Thursday, May 23, 2013

Wonder by R.J. Palacio

Published: 2012

Publisher: Knopf

Copy: Library

Pages: 315

Summary: Goodreads

I won't describe what I look like. Whatever you're thinking, it's probably worse.

August (Auggie) Pullman was born with a facial deformity that prevented him from going to a mainstream school—until now. He's about to start 5th grade at Beecher Prep, and if you've ever been the new kid then you know how hard that can be. The thing is Auggie's just an ordinary kid, with an extraordinary face. But can he convince his new classmates that he's just like them, despite appearances?

R. J. Palacio has written a spare, warm, uplifting story that will have readers laughing one minute and wiping away tears the next. With wonderfully realistic family interactions (flawed, but loving), lively school scenes, and short chapters, Wonder is accessible to readers of all levels.

This is a junior level book – it’s shelved as such in our library. Our main character (as you can see) is in grade 5. None of that matters – this is a great read (and almost a must-read) for everyone of all ages. Told in a variety of view points, our story centres around Auggie – a boy with a face that stands out.
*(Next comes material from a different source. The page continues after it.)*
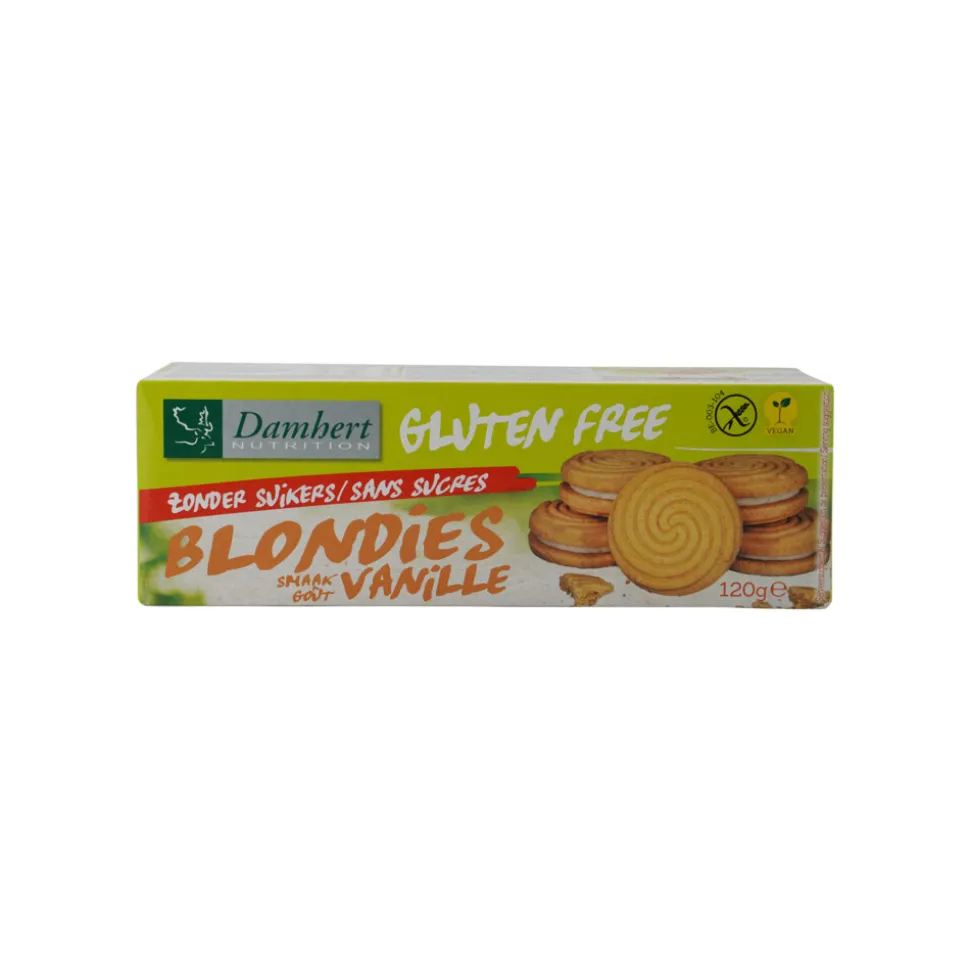 3x Damhert Koek Blondies Glutenvrij 120 gr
In YA, we read a lot about the stunningly beautiful; or those who are downplaying their stunning beauty. But it’s seldom you get a story that talks openly about the cause and effect of having someone such as Auggie in your life. What’s it like to be him, his sister or his conflicted classmates? Wonder tells us.

His facial deformity (it’s the easiest term to use – I mean no offence by it), has kept Auggie in and out of hospitals, and out of schools, his whole life. Normally homeschooled, he joins the masses and of course, a little mayhem follows. People aren’t sure how to react, and Auggie isn’t quite sure how to fit in – kids tease him behind his back, but try to be friendly. Auggie doesn’t know how to take this – he has some trust issues and struggles with acceptance that isn’t pity – but all the characters grow in a beautiful way. It’s great to see the perspective of his friends and family – not only do we get to see how Auggie feels, but we also get to see the inner dialogue of people whom like most of us, are sometimes not quite sure how to act when presented with a person who has a condition similar to Auggie.
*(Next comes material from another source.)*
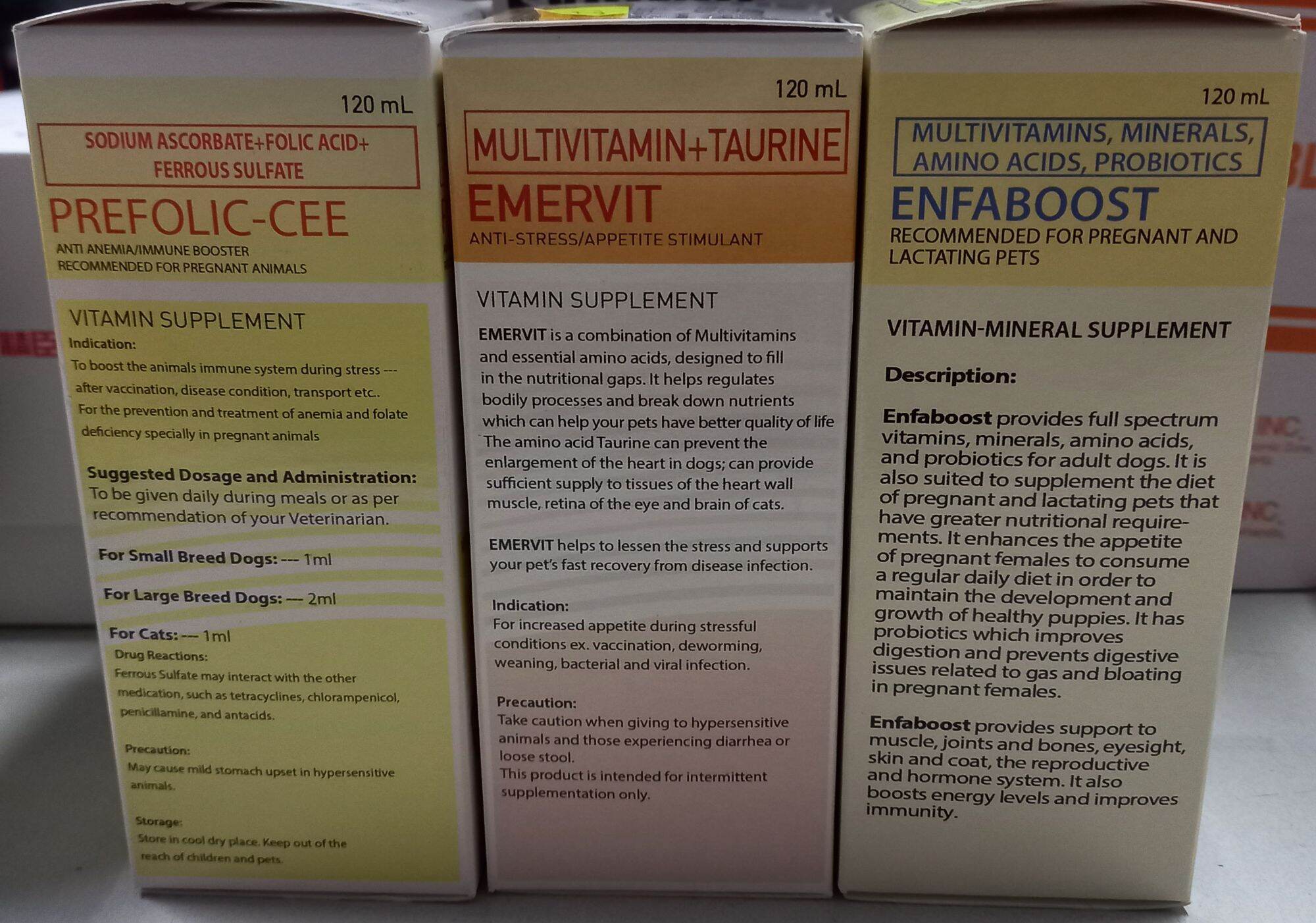 Emervit Prefolic-cee Enfaboost Multivitamins.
At times you’re irritated with Auggie himself, other times your sympathetic and angry at how people treat him. Other times, you’re full of joy to watch a boy flourish despite all odds, and see a family that seems just as crazy as yours, but loves each other more than anything. All the bases are covered. This is a wonderful, realistic, and touching tale.
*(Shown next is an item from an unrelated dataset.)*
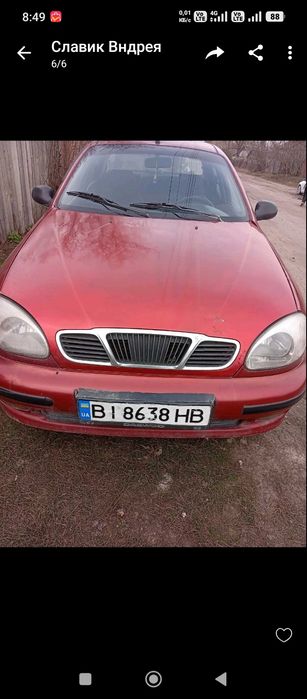 Автомобиль Lanos 1.4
  1. I wondered about this one, I'm happy to find out that it was a bit young for my interests.

    Mei @ Diary of a Fair Weather Diver

    1. It does run a little young, but if you have time for it, definitely worth while. It's one of those few books that I think translates well across ages (and because it's geared towards a younger age group, it's also a quick read!). If this book doesn't pick up a handful of awards over the next year, I'll be surprised.